▶ **Exercise brief**
Render every line of the listing below as a numbered list, omitting blank lines. Leave the pictures out of the answer.

▶ **Dataset extract**

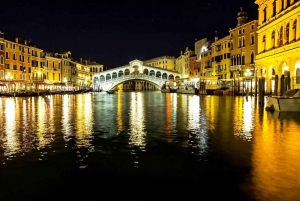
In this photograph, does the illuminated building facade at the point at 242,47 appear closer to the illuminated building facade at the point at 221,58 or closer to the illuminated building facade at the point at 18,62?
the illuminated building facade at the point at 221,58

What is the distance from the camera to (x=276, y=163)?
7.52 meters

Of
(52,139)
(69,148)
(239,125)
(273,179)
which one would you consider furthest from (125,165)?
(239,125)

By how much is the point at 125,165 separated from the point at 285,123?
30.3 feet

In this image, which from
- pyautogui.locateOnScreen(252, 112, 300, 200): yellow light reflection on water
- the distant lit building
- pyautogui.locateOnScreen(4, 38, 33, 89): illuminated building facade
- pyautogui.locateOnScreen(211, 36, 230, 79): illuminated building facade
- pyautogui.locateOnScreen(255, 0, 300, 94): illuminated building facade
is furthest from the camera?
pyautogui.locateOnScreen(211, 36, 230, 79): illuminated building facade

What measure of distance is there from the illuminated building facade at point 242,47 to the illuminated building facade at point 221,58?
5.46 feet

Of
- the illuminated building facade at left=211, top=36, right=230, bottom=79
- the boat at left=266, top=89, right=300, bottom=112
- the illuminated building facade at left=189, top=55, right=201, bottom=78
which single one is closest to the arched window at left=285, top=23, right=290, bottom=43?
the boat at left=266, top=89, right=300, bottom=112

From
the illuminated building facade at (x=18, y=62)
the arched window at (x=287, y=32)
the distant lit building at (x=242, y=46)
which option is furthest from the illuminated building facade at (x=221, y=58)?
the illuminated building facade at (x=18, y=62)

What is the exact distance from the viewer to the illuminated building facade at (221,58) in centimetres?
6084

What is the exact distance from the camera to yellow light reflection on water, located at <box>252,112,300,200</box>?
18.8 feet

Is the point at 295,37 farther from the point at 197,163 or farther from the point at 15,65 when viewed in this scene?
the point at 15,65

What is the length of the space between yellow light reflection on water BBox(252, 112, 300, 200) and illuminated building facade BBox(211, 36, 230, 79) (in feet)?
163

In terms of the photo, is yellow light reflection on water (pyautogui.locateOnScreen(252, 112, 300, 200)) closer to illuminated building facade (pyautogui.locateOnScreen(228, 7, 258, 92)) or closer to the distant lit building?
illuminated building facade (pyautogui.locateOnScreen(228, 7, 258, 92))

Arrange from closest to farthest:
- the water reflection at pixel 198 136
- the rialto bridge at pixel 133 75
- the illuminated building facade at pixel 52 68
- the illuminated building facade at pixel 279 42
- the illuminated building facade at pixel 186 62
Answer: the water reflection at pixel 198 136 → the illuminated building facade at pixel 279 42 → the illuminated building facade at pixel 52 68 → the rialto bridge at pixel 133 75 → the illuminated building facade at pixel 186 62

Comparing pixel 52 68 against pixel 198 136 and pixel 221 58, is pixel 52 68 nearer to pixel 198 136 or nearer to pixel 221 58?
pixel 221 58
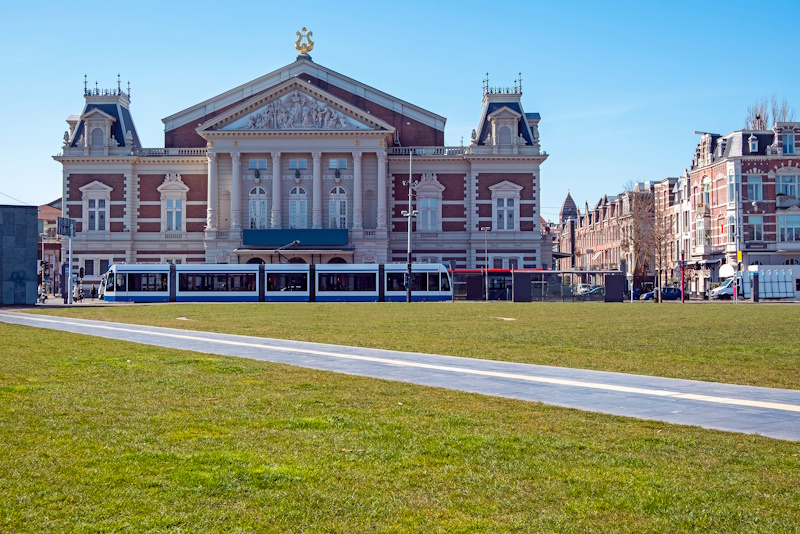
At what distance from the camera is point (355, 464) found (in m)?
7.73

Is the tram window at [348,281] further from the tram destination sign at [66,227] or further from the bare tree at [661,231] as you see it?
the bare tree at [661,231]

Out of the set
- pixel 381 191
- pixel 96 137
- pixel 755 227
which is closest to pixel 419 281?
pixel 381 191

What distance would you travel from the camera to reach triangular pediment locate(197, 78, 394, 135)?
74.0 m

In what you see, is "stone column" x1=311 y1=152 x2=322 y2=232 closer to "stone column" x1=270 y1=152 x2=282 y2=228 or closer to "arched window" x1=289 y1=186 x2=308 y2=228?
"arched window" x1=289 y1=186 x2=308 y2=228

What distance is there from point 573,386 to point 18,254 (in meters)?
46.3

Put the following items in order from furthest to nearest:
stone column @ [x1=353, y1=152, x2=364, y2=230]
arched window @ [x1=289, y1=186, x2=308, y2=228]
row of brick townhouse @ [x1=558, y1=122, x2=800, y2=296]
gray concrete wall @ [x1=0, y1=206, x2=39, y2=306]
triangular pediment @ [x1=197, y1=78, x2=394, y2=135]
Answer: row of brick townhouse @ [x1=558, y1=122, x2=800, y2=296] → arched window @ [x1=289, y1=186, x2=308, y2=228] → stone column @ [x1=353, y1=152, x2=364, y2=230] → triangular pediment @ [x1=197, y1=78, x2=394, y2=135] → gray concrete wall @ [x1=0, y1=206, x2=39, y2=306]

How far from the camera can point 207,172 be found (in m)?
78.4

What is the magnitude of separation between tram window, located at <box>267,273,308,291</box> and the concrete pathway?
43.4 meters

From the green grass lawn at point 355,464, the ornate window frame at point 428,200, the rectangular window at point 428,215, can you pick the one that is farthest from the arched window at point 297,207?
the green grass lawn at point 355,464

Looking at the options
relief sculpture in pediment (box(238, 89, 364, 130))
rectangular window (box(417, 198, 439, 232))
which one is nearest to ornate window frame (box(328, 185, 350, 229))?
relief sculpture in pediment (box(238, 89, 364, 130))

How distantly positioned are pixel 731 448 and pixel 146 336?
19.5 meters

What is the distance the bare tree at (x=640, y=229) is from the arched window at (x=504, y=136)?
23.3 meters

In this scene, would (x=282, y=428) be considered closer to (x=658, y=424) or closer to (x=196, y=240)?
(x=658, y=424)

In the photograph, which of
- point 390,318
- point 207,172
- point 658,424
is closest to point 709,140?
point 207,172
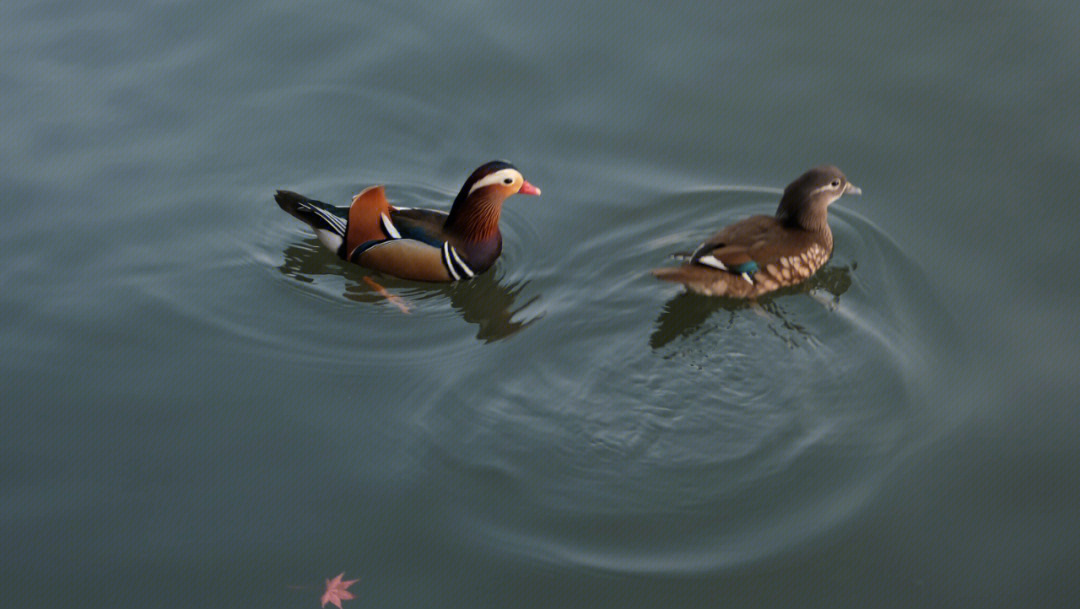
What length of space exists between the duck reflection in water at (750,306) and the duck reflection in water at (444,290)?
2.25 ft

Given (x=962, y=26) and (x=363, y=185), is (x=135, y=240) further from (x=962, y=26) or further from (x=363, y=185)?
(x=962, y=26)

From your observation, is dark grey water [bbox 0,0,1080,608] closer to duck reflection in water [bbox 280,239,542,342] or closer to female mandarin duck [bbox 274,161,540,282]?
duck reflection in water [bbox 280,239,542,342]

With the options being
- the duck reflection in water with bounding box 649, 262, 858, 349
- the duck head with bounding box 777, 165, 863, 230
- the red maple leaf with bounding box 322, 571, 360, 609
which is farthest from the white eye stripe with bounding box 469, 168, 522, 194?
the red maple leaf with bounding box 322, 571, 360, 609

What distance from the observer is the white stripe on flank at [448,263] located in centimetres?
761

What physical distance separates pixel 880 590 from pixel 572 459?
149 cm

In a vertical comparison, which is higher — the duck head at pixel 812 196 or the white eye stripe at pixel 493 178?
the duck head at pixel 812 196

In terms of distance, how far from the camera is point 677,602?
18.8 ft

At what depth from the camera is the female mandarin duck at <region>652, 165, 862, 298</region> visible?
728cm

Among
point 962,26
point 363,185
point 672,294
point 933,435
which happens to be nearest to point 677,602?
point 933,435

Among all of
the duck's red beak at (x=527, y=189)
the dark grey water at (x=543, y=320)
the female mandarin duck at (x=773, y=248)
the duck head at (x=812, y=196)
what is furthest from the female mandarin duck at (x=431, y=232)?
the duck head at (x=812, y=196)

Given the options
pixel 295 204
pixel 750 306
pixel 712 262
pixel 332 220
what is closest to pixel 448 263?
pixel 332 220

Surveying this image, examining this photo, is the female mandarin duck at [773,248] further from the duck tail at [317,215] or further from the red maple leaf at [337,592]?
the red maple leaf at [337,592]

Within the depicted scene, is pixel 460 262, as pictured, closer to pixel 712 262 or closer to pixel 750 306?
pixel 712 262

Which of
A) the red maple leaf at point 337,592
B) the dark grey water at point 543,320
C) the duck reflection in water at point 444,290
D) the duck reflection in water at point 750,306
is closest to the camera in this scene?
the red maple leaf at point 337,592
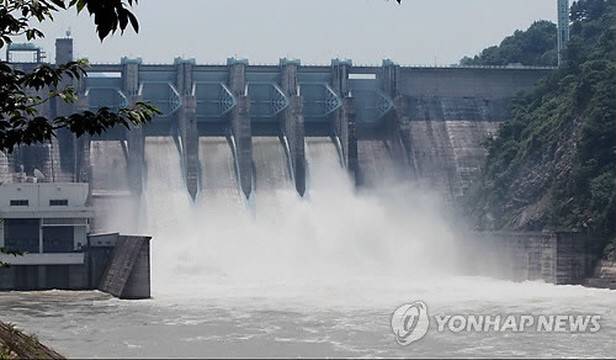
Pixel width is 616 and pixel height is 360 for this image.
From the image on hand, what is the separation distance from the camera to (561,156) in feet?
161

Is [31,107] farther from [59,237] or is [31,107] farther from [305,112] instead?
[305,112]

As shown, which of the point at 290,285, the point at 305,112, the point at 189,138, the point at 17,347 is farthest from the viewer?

▶ **Correct answer**
1. In this photograph, does the illuminated building facade at the point at 242,47 appear closer to the illuminated building facade at the point at 221,58 or closer to the illuminated building facade at the point at 18,62?
2. the illuminated building facade at the point at 221,58
3. What is the distance from the camera to (x=276, y=163)?
4. 7.52 meters
5. Of
6. (52,139)
7. (69,148)
8. (239,125)
9. (273,179)
10. which one would you consider furthest from (125,165)?
11. (239,125)
12. By how much is the point at 125,165 separated from the point at 285,123?
13. 30.3 feet
14. In this image, which from
15. - pyautogui.locateOnScreen(252, 112, 300, 200): yellow light reflection on water
16. - the distant lit building
17. - pyautogui.locateOnScreen(4, 38, 33, 89): illuminated building facade
18. - pyautogui.locateOnScreen(211, 36, 230, 79): illuminated building facade
19. - pyautogui.locateOnScreen(255, 0, 300, 94): illuminated building facade
20. is furthest from the camera?
21. pyautogui.locateOnScreen(211, 36, 230, 79): illuminated building facade
22. What measure of distance is there from the illuminated building facade at point 242,47 to the illuminated building facade at point 221,58?
23. 5.46 feet
24. Of
25. - the illuminated building facade at left=211, top=36, right=230, bottom=79
26. - the boat at left=266, top=89, right=300, bottom=112
27. - the illuminated building facade at left=189, top=55, right=201, bottom=78
28. which single one is closest to the arched window at left=285, top=23, right=290, bottom=43?
29. the boat at left=266, top=89, right=300, bottom=112
30. From
31. the illuminated building facade at (x=18, y=62)
32. the arched window at (x=287, y=32)
33. the distant lit building at (x=242, y=46)
34. which option is furthest from the illuminated building facade at (x=221, y=58)?
35. the illuminated building facade at (x=18, y=62)
36. What is the exact distance from the viewer to the illuminated building facade at (221,58) in centimetres?
37. 6084
38. What is the exact distance from the camera to yellow light reflection on water, located at <box>252,112,300,200</box>?
39. 18.8 feet
40. Is the point at 295,37 farther from the point at 197,163 or farther from the point at 15,65 when viewed in this scene?
41. the point at 15,65
42. What is the length of the space between yellow light reflection on water BBox(252, 112, 300, 200) and illuminated building facade BBox(211, 36, 230, 79) (in feet)?
43. 163
44. In terms of the photo, is yellow light reflection on water (pyautogui.locateOnScreen(252, 112, 300, 200)) closer to illuminated building facade (pyautogui.locateOnScreen(228, 7, 258, 92)) or closer to the distant lit building?
45. illuminated building facade (pyautogui.locateOnScreen(228, 7, 258, 92))
46. Arrange from closest to farthest:
47. - the water reflection at pixel 198 136
48. - the rialto bridge at pixel 133 75
49. - the illuminated building facade at pixel 52 68
50. - the illuminated building facade at pixel 279 42
51. - the illuminated building facade at pixel 186 62
52. Answer: the water reflection at pixel 198 136 → the illuminated building facade at pixel 279 42 → the illuminated building facade at pixel 52 68 → the rialto bridge at pixel 133 75 → the illuminated building facade at pixel 186 62
53. Comparing pixel 52 68 against pixel 198 136 and pixel 221 58, is pixel 52 68 nearer to pixel 198 136 or nearer to pixel 221 58?
54. pixel 221 58
55. At what distance from the camera is point (355, 464) found (in m)?
56. 7.73
57. Is the tram window at [348,281] further from the tram destination sign at [66,227] or further from the bare tree at [661,231] as you see it?
58. the bare tree at [661,231]
59. Out of the set
60. - pixel 381 191
61. - pixel 96 137
62. - pixel 755 227
63. which is closest to pixel 419 281?
64. pixel 381 191
65. What distance would you travel from the camera to reach triangular pediment locate(197, 78, 394, 135)?
66. 74.0 m
67. In what you see, is "stone column" x1=311 y1=152 x2=322 y2=232 closer to "stone column" x1=270 y1=152 x2=282 y2=228 or closer to "arched window" x1=289 y1=186 x2=308 y2=228?
68. "arched window" x1=289 y1=186 x2=308 y2=228
69. What distance is there from point 573,386 to point 18,254 (in meters)?
70. 46.3
71. Put the following items in order from furthest to nearest:
72. stone column @ [x1=353, y1=152, x2=364, y2=230]
73. arched window @ [x1=289, y1=186, x2=308, y2=228]
74. row of brick townhouse @ [x1=558, y1=122, x2=800, y2=296]
75. gray concrete wall @ [x1=0, y1=206, x2=39, y2=306]
76. triangular pediment @ [x1=197, y1=78, x2=394, y2=135]
77. Answer: row of brick townhouse @ [x1=558, y1=122, x2=800, y2=296] → arched window @ [x1=289, y1=186, x2=308, y2=228] → stone column @ [x1=353, y1=152, x2=364, y2=230] → triangular pediment @ [x1=197, y1=78, x2=394, y2=135] → gray concrete wall @ [x1=0, y1=206, x2=39, y2=306]
78. How far from the camera can point 207,172 be found (in m)?
79. 78.4
80. What is the magnitude of separation between tram window, located at <box>267,273,308,291</box> and the concrete pathway?
81. 43.4 meters
82. From the green grass lawn at point 355,464, the ornate window frame at point 428,200, the rectangular window at point 428,215, can you pick the one that is farthest from the arched window at point 297,207?
83. the green grass lawn at point 355,464
84. Looking at the options
85. relief sculpture in pediment (box(238, 89, 364, 130))
86. rectangular window (box(417, 198, 439, 232))
87. which one is nearest to ornate window frame (box(328, 185, 350, 229))?
88. relief sculpture in pediment (box(238, 89, 364, 130))
89. How distantly positioned are pixel 731 448 and pixel 146 336?
90. 19.5 meters
91. What is the distance the bare tree at (x=640, y=229) is from the arched window at (x=504, y=136)?
92. 23.3 meters
93. In this scene, would (x=282, y=428) be considered closer to (x=658, y=424) or closer to (x=196, y=240)?
94. (x=658, y=424)
95. In the photograph, which of
96. - point 390,318
97. - point 207,172
98. - point 658,424
99. is closest to point 709,140?
100. point 207,172
101. What length of space exists between the duck reflection in water at (750,306) and the duck reflection in water at (444,290)?
102. 2.25 ft
103. Given (x=962, y=26) and (x=363, y=185), is (x=135, y=240) further from (x=962, y=26) or further from (x=363, y=185)?
104. (x=962, y=26)
105. From your observation, is dark grey water [bbox 0,0,1080,608] closer to duck reflection in water [bbox 280,239,542,342] or closer to female mandarin duck [bbox 274,161,540,282]?
106. duck reflection in water [bbox 280,239,542,342]
107. With the options being
108. - the duck reflection in water with bounding box 649, 262, 858, 349
109. - the duck head with bounding box 777, 165, 863, 230
110. - the red maple leaf with bounding box 322, 571, 360, 609
111. which is farthest from the white eye stripe with bounding box 469, 168, 522, 194?
112. the red maple leaf with bounding box 322, 571, 360, 609
113. What distance from the observer is the white stripe on flank at [448,263] located in centimetres?
114. 761
115. What physical distance separates pixel 880 590 from pixel 572 459?
116. 149 cm
117. In a vertical comparison, which is higher — the duck head at pixel 812 196 or the white eye stripe at pixel 493 178?
118. the duck head at pixel 812 196
119. In terms of distance, how far from the camera is point 677,602?
120. 18.8 ft
121. At what depth from the camera is the female mandarin duck at <region>652, 165, 862, 298</region> visible?
122. 728cm
123. Among
124. point 962,26
125. point 363,185
126. point 672,294
127. point 933,435
128. which happens to be nearest to point 677,602?
129. point 933,435
130. Among all of
131. the duck's red beak at (x=527, y=189)
132. the dark grey water at (x=543, y=320)
133. the female mandarin duck at (x=773, y=248)
134. the duck head at (x=812, y=196)
135. what is furthest from the female mandarin duck at (x=431, y=232)?
136. the duck head at (x=812, y=196)
137. Given the options
138. pixel 295 204
139. pixel 750 306
140. pixel 712 262
141. pixel 332 220
142. what is closest to pixel 448 263?
143. pixel 332 220
144. Surveying this image, examining this photo, is the female mandarin duck at [773,248] further from the duck tail at [317,215] or further from the red maple leaf at [337,592]?
145. the red maple leaf at [337,592]
146. Within the depicted scene, is pixel 460 262, as pictured, closer to pixel 712 262 or closer to pixel 750 306?
147. pixel 712 262
148. Which of
149. A) the red maple leaf at point 337,592
150. B) the dark grey water at point 543,320
151. C) the duck reflection in water at point 444,290
152. D) the duck reflection in water at point 750,306
153. is closest to the camera in this scene?
154. the red maple leaf at point 337,592
155. Pixel width is 616 and pixel height is 360 for this image.
156. From the image on hand, what is the separation distance from the camera to (561,156) in feet?
157. 161
158. Is [31,107] farther from [59,237] or is [31,107] farther from [305,112] instead?
159. [305,112]
160. As shown, which of the point at 290,285, the point at 305,112, the point at 189,138, the point at 17,347 is farthest from the viewer?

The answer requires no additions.